NSF Engineering Research Center for Hybrid Autonomous Manufacturing Moving from Evolution to Revolution (ERC-HAMMER)

The Engineering Research Center, Hybrid Autonomous Manufacturing, Moving from Evolution to Revolution (HAMMER), will advance national goals to assert American leadership in advanced manufacturing by developing and transitioning new manufacturing technologies to industry use. Simultaneously, the Center will drive new technical education and provide credentials that will prepare, upskill, or reskill the relevant workforce, and expand capabilities across the manufacturing supply chain to meet national needs.

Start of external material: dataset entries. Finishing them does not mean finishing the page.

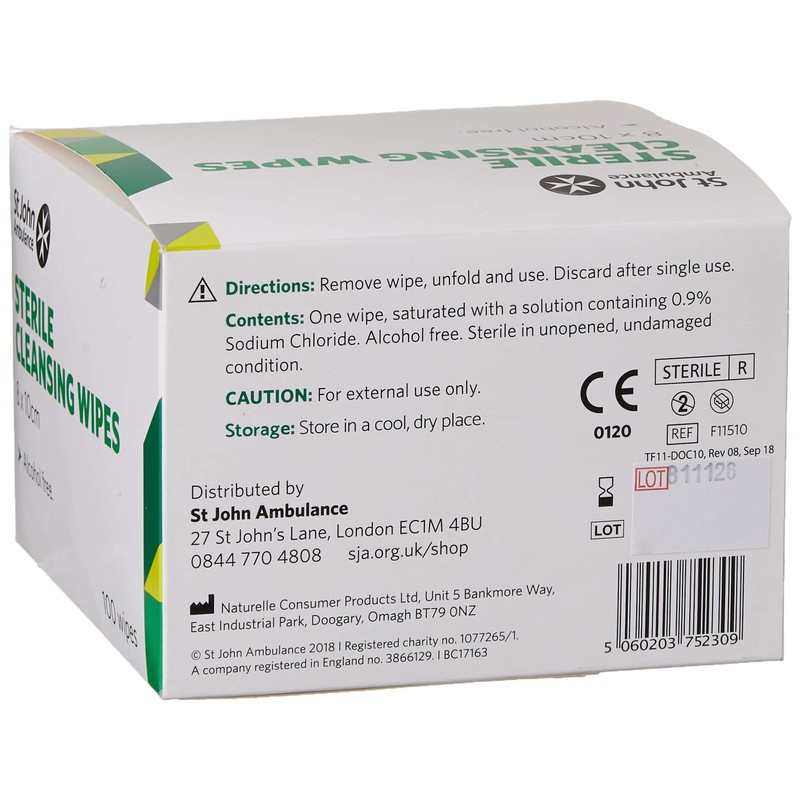 St John Ambulance F115100 Sterile Cleansing Wipes, Pack of 100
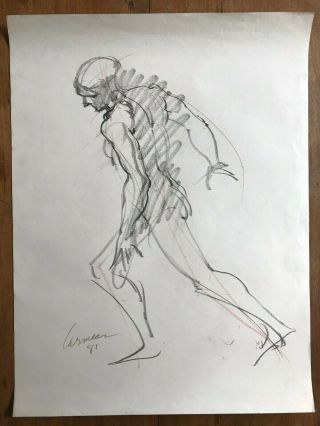 Harry Carmean Large Nude Male Figure Life Drawing Signed Charcoal Art
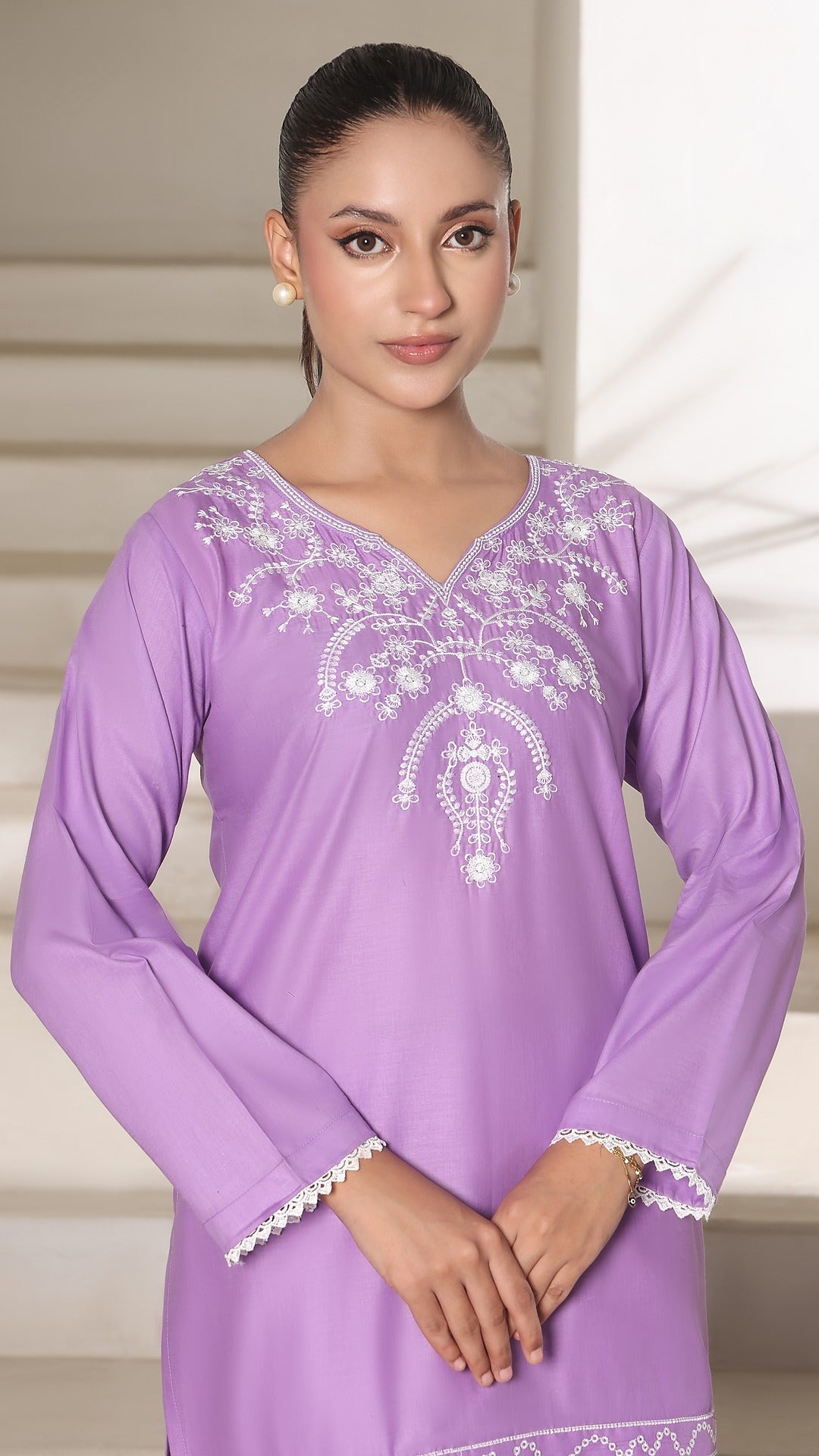 TWIN- 2PC COTTON COORD SET- LILAC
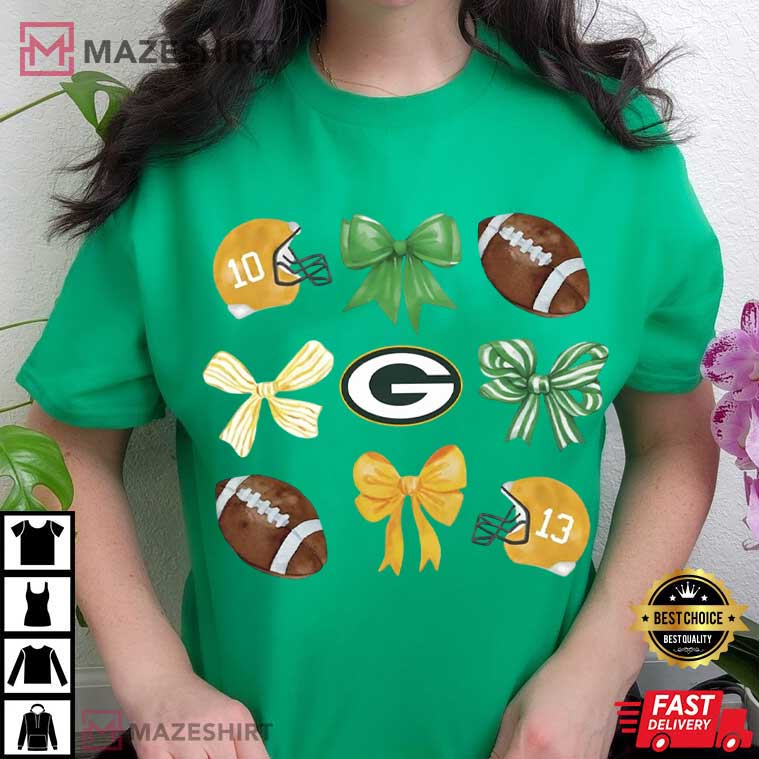 Green Bay Packers Football Coquette Bow NFL Fan Gift T-Shirt Green Bay Packers Football Coquette Bow NFL Fan Gift T-Shirt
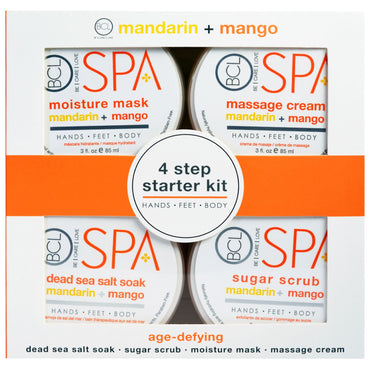 Petal Fresh, Spa, kit inicial de 4 pasos, antienvejecimiento, mandarina + mango, 4 - 3 fl oz (85 ml) cada uno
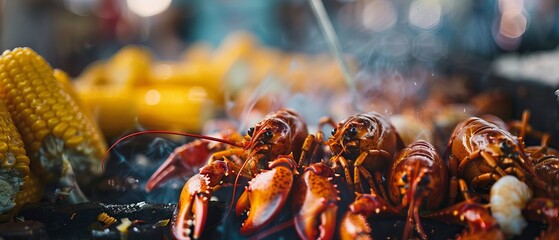 Close up of a crawfish boil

Core partners of the Center include The Ohio State University, Northwestern University, North Carolina Agricultural and Technical State University, Case Western Reserve University, and the University of Tennessee. They will work with collaborators from more than 70 industries, educational, and technical organizations to develop and implement new manufacturing technologies for agile, high-performance and quality-assured components.

Through basic, applied, and translational research, HAMMER will accelerate the development and deployment of intelligent autonomous manufacturing systems that will use multiple processes to control material properties and component dimensions to allow rapid customization and high assured performance. These systems will learn from each operation, improving themselves over time.

HAMMER will work to develop a new class of engineers and technicians to enhance the manufacturing talent pipeline, building on the evidence-based success of Fab Labs and Makerspaces to attract students and improve outcomes. Ultimately, HAMMER will ensure this country’s competitive advantage, rebuild the U.S. industrial base, create new high-skilled, highly paid jobs, and unleash American ingenuity by providing cost-effective, local, customized production.

HAMMER’s primary goal is to enable the concurrent design of products with novel manufacturing processes using hybrid (or multi-tool) manufacturing systems and pathways. This approach will automate and greatly extend the flexibility and ingenuity of practicing human artisans. The HAMMER framework will use designs that will enable leveraging recent developments in robotics and sensors, leading to novel convergent processes.

New control, autonomy, and intelligence approaches will guide, and learn from prior manufacturing processes. Quality will be assured through understanding and predicting the local structure and properties of the material being processed within quantified uncertainty limits. Ultimately, HAMMER will advance the current state of technology to unite design, tools, artificial intelligence and computational materials engineering into a single framework, enabling the agile production of components.

These components will possess locally optimized materials chemistry, microstructure, and properties in ways that are not attainable currently. The relevant systems are expected to improve in efficiency and performance with experience. Specific use cases to be considered include: 1) numerically controlled deformation sequences and equipment to create complex components that may be currently produced as closed die forgings, but with reduced lead-time and improved performance, 2) employing numerically-controlled deformation to locally optimize properties in additively manufactured components, 3) expanding capabilities for point-of-care manufacturing wherein automated operations including deformation are used to rapidly tailor medical devices to the patient anatomy, and 4) developing low-cost, desktop training systems that provide students hands-on learning in programming, operating, and maintaining new manufacturing systems, as well as experiences creating new physical products using incremental deformation and hybrid processes.

Strong partnerships with industry, educational and technical organizations will enable HAMMER to train personnel at many levels from pre-college to practicing engineers. HAMMER will lead next-generation certification standards to facilitate widespread adoption of these technologies by the associated workforce.

This award reflects NSF's statutory mission and has been deemed worthy of support through evaluation using the Foundation's intellectual merit and broader impacts review criteria.